Werbung, Medien und Finanzexperten sind sich einig: Das aktuelle Zinsniveau ist günstig wie nie für Kredite und Finanzierungen aller Art. Insbesondere Immobiliendarlehen profitieren von der aktuellen Zinsentwicklung. Doch warum ist der Zeitpunkt im Moment so günstig für Darlehen? Welchen Einfluss hat das aktuelle Zinsniveau auf eine Finanzierung und warum ist es so wichtig, den passenden Zeitpunkt für einen Abschluss zu bestimmen?
Relevanz für die Baufinanzierung: Aktuelles Zinsniveau im Vergleich
In der folgenden Grafik wird der Einfluss des Zinsniveaus auf ein Immobiliendarlehen deutlich gemacht. Das Beispieldarlehen hat einen Nettodarlehensbetrag von 100.000 Euro, eine Laufzeit von 10 Jahren und eine anfängliche Tilgung von 1 %. Der dargestellte Beispiel-Zinssatz bezieht sich auf Durchschnittswerte der Baufinanzierungs-Angebote.

▶ [Aufgabe 1]:
Beantworte die folgenden Fragen zum Textausschnitt.
(a) Welche Art von Darlehen profitiert insbesondere von der aktuellen Zinsentwicklung?
(b) Wie hoch ist der Nettodarlehensbetrag des Beispieldarlehens?
(c) Worauf bezieht sich der dargestellte Beispiel-Zinssatz?
▶ [Aufgabe 2]:
Gib den Textausschnitt von "Werbung, Medien und" bis einschließlich "Abschluss zu bestimmen?" wortgetreu wieder.
▶ [Aufgabe 3]:
Entscheide, ob die folgenden Aussagen mit dem Textausschnitt übereinstimmen, und belege jede Antwort mit einem wörtlichen Zitat.
(a) Das Beispieldarlehen hat eine Laufzeit von 15 Jahren.
(b) Die anfängliche Tilgung des Beispieldarlehens beträgt 1 %.
(c) Werbung, Medien und Finanzexperten sind sich über das Zinsniveau uneinig.

▶ [Gespeicherte Daten]:

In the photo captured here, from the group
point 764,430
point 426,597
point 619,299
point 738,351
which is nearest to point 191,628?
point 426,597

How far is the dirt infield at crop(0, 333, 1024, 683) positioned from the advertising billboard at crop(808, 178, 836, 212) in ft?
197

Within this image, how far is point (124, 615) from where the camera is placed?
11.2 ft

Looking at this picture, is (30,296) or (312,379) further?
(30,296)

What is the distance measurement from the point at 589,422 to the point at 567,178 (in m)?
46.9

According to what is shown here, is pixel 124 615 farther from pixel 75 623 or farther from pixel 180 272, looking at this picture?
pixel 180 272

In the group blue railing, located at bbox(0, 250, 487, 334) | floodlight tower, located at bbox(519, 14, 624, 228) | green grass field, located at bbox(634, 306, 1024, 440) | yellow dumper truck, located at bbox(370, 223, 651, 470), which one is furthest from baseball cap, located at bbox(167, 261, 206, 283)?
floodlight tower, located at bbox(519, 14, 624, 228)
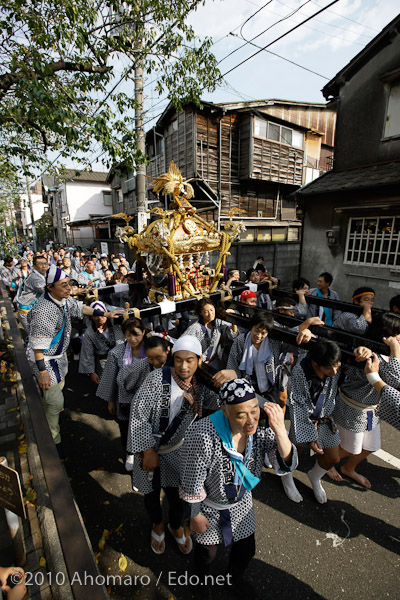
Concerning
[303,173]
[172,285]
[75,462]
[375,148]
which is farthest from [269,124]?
[75,462]

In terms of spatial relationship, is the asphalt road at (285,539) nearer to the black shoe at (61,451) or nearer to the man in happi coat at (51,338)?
the black shoe at (61,451)

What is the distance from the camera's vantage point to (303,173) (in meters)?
18.1

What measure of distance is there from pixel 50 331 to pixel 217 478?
2.51 m

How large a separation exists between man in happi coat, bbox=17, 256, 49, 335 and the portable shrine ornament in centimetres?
202

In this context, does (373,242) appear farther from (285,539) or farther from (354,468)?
(285,539)

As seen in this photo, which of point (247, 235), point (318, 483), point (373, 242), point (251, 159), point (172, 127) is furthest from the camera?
point (247, 235)

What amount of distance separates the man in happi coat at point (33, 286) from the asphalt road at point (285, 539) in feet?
12.0

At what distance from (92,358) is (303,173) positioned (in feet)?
59.8

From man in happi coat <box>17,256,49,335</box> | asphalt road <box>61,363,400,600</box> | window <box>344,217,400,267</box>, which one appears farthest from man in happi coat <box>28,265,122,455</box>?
window <box>344,217,400,267</box>

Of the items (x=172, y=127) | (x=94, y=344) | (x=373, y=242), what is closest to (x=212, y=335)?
(x=94, y=344)

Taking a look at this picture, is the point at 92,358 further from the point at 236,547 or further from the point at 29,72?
the point at 29,72

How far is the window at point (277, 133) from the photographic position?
15.4 m

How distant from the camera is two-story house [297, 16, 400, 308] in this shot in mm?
7934

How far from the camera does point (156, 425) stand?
7.54ft
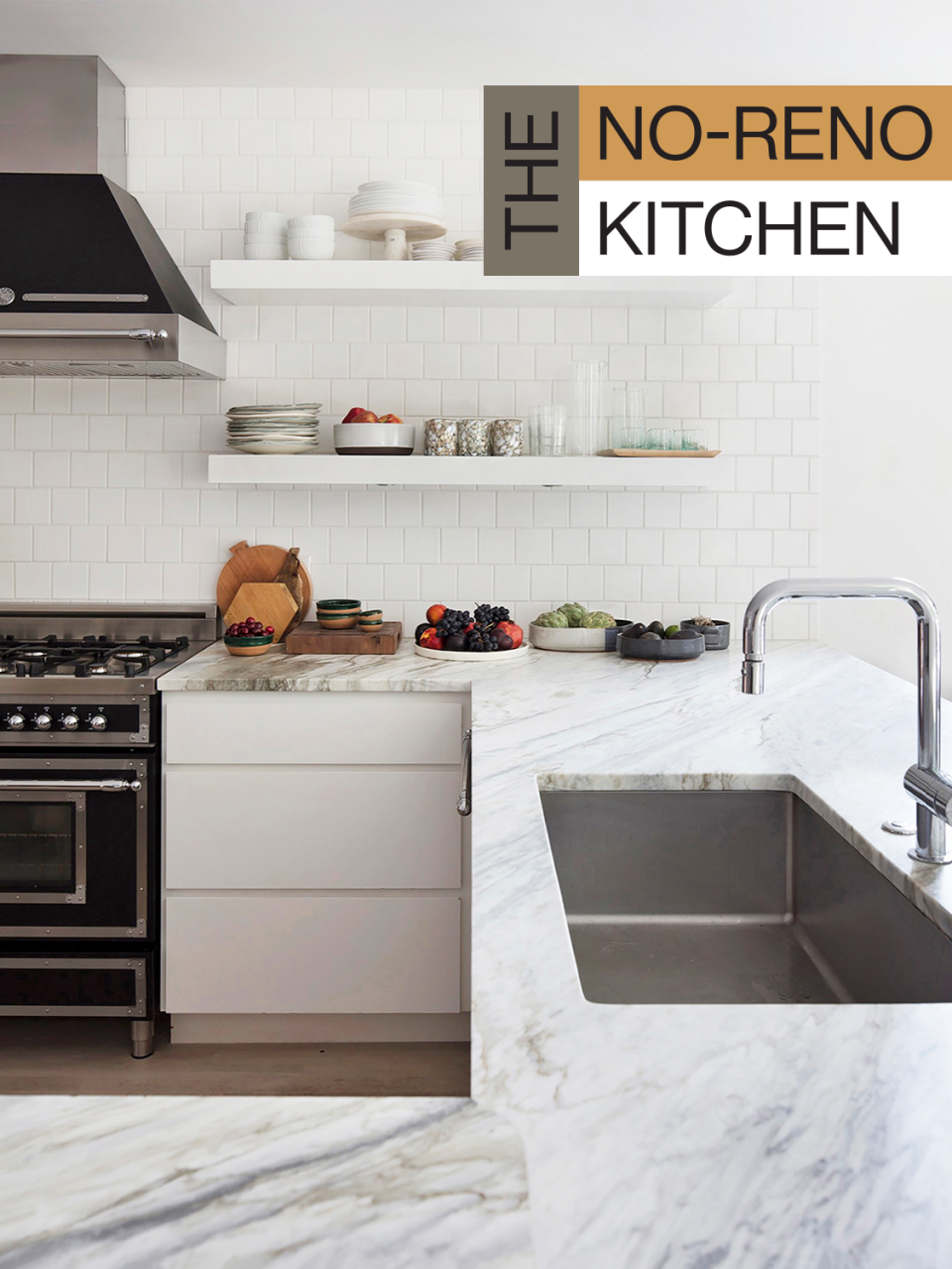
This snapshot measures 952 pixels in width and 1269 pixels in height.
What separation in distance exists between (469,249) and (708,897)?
2214mm

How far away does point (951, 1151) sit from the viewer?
30.0 inches

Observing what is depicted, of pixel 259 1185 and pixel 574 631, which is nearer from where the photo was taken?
pixel 259 1185

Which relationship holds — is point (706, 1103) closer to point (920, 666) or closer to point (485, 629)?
point (920, 666)

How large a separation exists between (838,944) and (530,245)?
2.51 meters

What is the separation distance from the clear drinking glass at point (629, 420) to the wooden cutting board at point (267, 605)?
118cm

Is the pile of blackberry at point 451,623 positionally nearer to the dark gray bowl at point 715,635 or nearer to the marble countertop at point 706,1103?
the dark gray bowl at point 715,635

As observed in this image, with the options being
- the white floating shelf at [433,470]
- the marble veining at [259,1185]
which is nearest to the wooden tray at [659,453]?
the white floating shelf at [433,470]

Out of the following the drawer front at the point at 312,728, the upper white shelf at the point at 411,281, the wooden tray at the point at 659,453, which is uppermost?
the upper white shelf at the point at 411,281

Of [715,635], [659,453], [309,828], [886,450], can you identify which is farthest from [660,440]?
[309,828]

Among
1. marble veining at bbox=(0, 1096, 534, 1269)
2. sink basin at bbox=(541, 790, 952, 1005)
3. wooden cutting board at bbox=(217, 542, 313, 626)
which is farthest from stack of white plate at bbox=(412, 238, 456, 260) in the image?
marble veining at bbox=(0, 1096, 534, 1269)

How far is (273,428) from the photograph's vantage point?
3314 mm

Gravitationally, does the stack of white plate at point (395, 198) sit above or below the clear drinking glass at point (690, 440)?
above

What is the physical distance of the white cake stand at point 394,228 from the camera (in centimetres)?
327

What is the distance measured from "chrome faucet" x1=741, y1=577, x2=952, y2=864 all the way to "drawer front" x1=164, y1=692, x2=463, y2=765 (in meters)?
1.59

▶ [Lösung 1]:
(a) Immobiliendarlehen
(b) 100.000 Euro
(c) Auf Durchschnittswerte der Baufinanzierungs-Angebote

▶ [Lösung 2]:
Werbung, Medien und Finanzexperten sind sich einig: Das aktuelle Zinsniveau ist günstig wie nie für Kredite und Finanzierungen aller Art. Insbesondere Immobiliendarlehen profitieren von der aktuellen Zinsentwicklung. Doch warum ist der Zeitpunkt im Moment so günstig für Darlehen? Welchen Einfluss hat das aktuelle Zinsniveau auf eine Finanzierung und warum ist es so wichtig, den passenden Zeitpunkt für einen Abschluss zu bestimmen?

▶ [Lösung 3]:
(a) Nein, "eine Laufzeit von 10 Jahren"
(b) Ja, "eine anfängliche Tilgung von 1 %"
(c) Nein, "Werbung, Medien und Finanzexperten sind sich einig"